- The ability to fall asleep and wake up feeling rested. That’s one of the first things to go and the hardest to deal with. I used to love naps but I was always in too much pain to actually fall asleep.
- Being able to get ready. Doing my hair caused pain. Washing my face and putting on makeup caused pain. Trying on clothes hurt so much and zippers on dresses became impossible.
- Sitting on a backless chair. I got to the point where I couldn’t hold my upper body up because it was in so much pain.
- Being able to sit for any period of time without needing to fidget and move. 30 min meetings, doctor appointments, sitting at restaurants, sitting in church – all of these became endurance tests to see how long I could go before letting the pain show.
- Cramming too many people into a car. I used to do this without thought and would always end up on someone’s lap. Once the pain came, situations like this became unbearable and I would suffer in silence until we arrived at our destination.
- Cuddling on a couch. Being on a couch means constant moving to find a comfortable position and multiple ice packs. It’s hard to fit another human into that. Especially if that someone didn’t really understand how much pain I was in.
- Working out. I got to the point where I wasn’t able to work out – it hurt way too much to move and I never had enough energy to even get there.
- The ability to have enough energy to cook a meal after working all day. On the bad days, it was a success if I was able to microwave a meal.

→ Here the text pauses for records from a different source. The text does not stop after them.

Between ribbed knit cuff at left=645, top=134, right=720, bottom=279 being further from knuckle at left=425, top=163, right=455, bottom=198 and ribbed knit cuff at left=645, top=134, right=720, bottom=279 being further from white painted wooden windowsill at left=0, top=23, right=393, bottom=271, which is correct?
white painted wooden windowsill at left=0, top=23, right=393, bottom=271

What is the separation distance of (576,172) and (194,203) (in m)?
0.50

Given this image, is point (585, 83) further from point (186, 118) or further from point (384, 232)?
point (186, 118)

- Travel. For several years if I had to get on a plane, I would take every medication available to me because I knew how much it would hurt and how much the flight would cause me to flare up. I started avoiding travel as much as possible. I also stopped doing long car rides because being in a car for any length of time was excruciating. An hour was the most I could do and I would have to rest and recover for hours after the trip.

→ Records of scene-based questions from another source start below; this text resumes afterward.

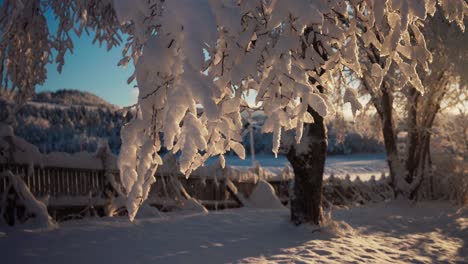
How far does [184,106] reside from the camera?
1823 millimetres

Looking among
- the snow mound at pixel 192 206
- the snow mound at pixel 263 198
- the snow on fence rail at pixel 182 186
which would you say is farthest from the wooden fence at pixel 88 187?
the snow mound at pixel 263 198

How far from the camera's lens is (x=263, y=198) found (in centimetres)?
996

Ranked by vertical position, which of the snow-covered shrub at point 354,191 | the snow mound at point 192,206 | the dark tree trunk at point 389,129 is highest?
the dark tree trunk at point 389,129

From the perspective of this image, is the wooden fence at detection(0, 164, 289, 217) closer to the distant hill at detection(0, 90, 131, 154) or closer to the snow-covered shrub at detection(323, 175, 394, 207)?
the snow-covered shrub at detection(323, 175, 394, 207)

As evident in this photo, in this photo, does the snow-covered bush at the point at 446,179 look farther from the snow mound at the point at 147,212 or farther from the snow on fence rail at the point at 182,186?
the snow mound at the point at 147,212

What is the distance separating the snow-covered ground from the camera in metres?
4.08

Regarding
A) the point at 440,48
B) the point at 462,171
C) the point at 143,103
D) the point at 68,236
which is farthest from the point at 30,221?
the point at 462,171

While I lost all of these things for a while, I now have so much more appreciation every single time I realize that I can do something that once was lost to me. Our culture says to “appreciate the little things” and I believe that one of the (few) beautiful things about experiencing chronic pain is that it truly makes you celebrate the small every day triumphs. When I was able to cook a meal again I was so happy I danced a little jig all by myself and texted a picture to my family. When I realized I could squeeze too many people into a car again I internally had such a happy moment. I still celebrate each time I recognize that I’m back doing things that were taken from me that I had previously taken for granted before.
Let’s celebrate all the little triumphs today and lift each other up!